[Kutipan]:
= = =
Tak Dikenal di Bumi tetapi Dikenal di Surga

DARI BAB 3: Kisah Heart of God Church - Perjalanan Sebuah Impian

Bacaan 6 Menit

Orang-orang berbicara tentang permulaan yang sederhana... Sementara bagi kami, itu lebih seperti permulaan yang memalukan. Bukan hanya tidak punya uang, kredibilitas kami juga rendah. Belum pernah ada orang yang mendengar tentang Heart of God Church, sehingga baik para orang tua Kristen dan non-Kristen ragu-ragu mengirimkan anak- anak mereka ke gereja kami. Beberapa dari mereka yang bergairah untuk Yesus di HOGC ingin menghadiri kebaktian kami secara rutin, jadi wajar bila para orang tua menyelidiki HOGC lebih dalam. Mereka bertanya kepada teman-teman dan keluarga yang jadi pastor atau pemimpin gereja. Sebagian besar belum pernah mendengar tentang kami, sebagian kecil lainnya mengatakan kami hanyalah sekelompok anak dan bukan gereja sungguhan. Mereka bilang HOGC seperti gereja anak-anak yang besar, dan tidak terlalu mendalami teologi. Artinya, ada kemungkinan HOGC mengarah ke aliran sesat. Apalagi waktu saya kebetulan mendengarkan salah satu pemimpin pemuda kami mengajarkan tentang silsilah Yesus. Dengan percaya diri, dia menyatakan bahwa ayah Yesus adalah Yosef, ayah Yosef adalah Yakobus, dan ayah Yakobus adalah Ishak. 🤦🏻‍♂️😩😳 Pantas saja Alkitab-nya tipis. Dengan santainya, dia mengedit Keluaran sampai Maleakhi dari Alkitab-nya.
= = =
[Tugas Latihan a]: Tuliskan kembali seluruh kutipan tentang awal mula Heart of God Church tanpa mengubah satu huruf pun.
Kutipan ini dan baris data sesudahnya berasal dari sumber yang berbeda.
= = =
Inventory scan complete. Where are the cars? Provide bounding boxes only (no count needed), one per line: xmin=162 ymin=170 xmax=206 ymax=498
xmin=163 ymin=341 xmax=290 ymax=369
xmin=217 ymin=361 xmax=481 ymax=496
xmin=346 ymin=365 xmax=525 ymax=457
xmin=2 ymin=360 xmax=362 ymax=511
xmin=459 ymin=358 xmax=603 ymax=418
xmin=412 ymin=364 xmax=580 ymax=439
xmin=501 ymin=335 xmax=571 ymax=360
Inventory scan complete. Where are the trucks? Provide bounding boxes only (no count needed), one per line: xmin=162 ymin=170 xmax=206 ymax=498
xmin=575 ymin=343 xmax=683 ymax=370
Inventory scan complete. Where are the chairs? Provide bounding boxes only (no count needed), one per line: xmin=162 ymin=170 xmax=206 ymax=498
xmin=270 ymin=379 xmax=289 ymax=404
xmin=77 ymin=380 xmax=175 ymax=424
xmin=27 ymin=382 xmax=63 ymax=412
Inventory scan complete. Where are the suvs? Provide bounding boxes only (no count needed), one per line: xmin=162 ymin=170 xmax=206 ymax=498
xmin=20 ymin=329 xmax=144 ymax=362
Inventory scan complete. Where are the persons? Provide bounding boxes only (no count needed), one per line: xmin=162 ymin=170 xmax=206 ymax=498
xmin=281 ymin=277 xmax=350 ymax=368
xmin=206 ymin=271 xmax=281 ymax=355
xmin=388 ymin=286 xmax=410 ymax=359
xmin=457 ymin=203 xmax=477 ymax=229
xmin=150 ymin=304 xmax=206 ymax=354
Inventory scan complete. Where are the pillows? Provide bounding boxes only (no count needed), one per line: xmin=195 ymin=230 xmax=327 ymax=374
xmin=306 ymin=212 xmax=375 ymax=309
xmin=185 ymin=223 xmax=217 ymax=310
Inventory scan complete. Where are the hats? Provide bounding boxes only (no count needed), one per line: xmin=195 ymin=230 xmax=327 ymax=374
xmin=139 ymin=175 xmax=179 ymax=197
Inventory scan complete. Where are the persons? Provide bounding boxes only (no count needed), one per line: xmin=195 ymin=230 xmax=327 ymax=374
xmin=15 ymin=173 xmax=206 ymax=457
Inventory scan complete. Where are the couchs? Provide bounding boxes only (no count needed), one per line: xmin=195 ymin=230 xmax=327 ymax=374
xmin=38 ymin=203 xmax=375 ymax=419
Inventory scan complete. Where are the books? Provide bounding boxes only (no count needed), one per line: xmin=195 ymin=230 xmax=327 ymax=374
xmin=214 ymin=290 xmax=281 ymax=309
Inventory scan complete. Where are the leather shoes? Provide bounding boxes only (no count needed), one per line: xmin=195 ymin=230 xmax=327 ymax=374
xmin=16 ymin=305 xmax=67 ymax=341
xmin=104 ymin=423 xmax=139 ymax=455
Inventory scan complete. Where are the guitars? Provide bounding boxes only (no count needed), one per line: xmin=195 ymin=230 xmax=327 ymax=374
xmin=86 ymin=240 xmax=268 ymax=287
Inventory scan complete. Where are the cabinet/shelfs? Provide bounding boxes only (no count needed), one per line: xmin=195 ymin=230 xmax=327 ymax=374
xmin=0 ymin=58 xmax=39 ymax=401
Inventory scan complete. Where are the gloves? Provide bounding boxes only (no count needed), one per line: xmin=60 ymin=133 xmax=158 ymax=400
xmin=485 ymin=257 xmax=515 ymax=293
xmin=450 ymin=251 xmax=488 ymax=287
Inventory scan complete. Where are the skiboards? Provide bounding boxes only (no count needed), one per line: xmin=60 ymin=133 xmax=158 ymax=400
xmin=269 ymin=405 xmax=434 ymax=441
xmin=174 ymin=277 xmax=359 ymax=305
= = =
[Tugas Latihan b]: Sajikan sebagai daftar bernomor baris data mulai dari baris pertama sampai baris yang memuat "xmin=459 ymin=358 xmax=603 ymax=418", termasuk kedua baris itu, tanpa baris kosong.

[Jawaban Tugas a]:
Tak Dikenal di Bumi tetapi Dikenal di Surga

DARI BAB 3: Kisah Heart of God Church - Perjalanan Sebuah Impian

Bacaan 6 Menit

Orang-orang berbicara tentang permulaan yang sederhana... Sementara bagi kami, itu lebih seperti permulaan yang memalukan. Bukan hanya tidak punya uang, kredibilitas kami juga rendah. Belum pernah ada orang yang mendengar tentang Heart of God Church, sehingga baik para orang tua Kristen dan non-Kristen ragu-ragu mengirimkan anak- anak mereka ke gereja kami. Beberapa dari mereka yang bergairah untuk Yesus di HOGC ingin menghadiri kebaktian kami secara rutin, jadi wajar bila para orang tua menyelidiki HOGC lebih dalam. Mereka bertanya kepada teman-teman dan keluarga yang jadi pastor atau pemimpin gereja. Sebagian besar belum pernah mendengar tentang kami, sebagian kecil lainnya mengatakan kami hanyalah sekelompok anak dan bukan gereja sungguhan. Mereka bilang HOGC seperti gereja anak-anak yang besar, dan tidak terlalu mendalami teologi. Artinya, ada kemungkinan HOGC mengarah ke aliran sesat. Apalagi waktu saya kebetulan mendengarkan salah satu pemimpin pemuda kami mengajarkan tentang silsilah Yesus. Dengan percaya diri, dia menyatakan bahwa ayah Yesus adalah Yosef, ayah Yosef adalah Yakobus, dan ayah Yakobus adalah Ishak. 🤦🏻‍♂️😩😳 Pantas saja Alkitab-nya tipis. Dengan santainya, dia mengedit Keluaran sampai Maleakhi dari Alkitab-nya.

[Jawaban Tugas b]:
1. Inventory scan complete. Where are the cars? Provide bounding boxes only (no count needed), one per line: xmin=162 ymin=170 xmax=206 ymax=498
2. xmin=163 ymin=341 xmax=290 ymax=369
3. xmin=217 ymin=361 xmax=481 ymax=496
4. xmin=346 ymin=365 xmax=525 ymax=457
5. xmin=2 ymin=360 xmax=362 ymax=511
6. xmin=459 ymin=358 xmax=603 ymax=418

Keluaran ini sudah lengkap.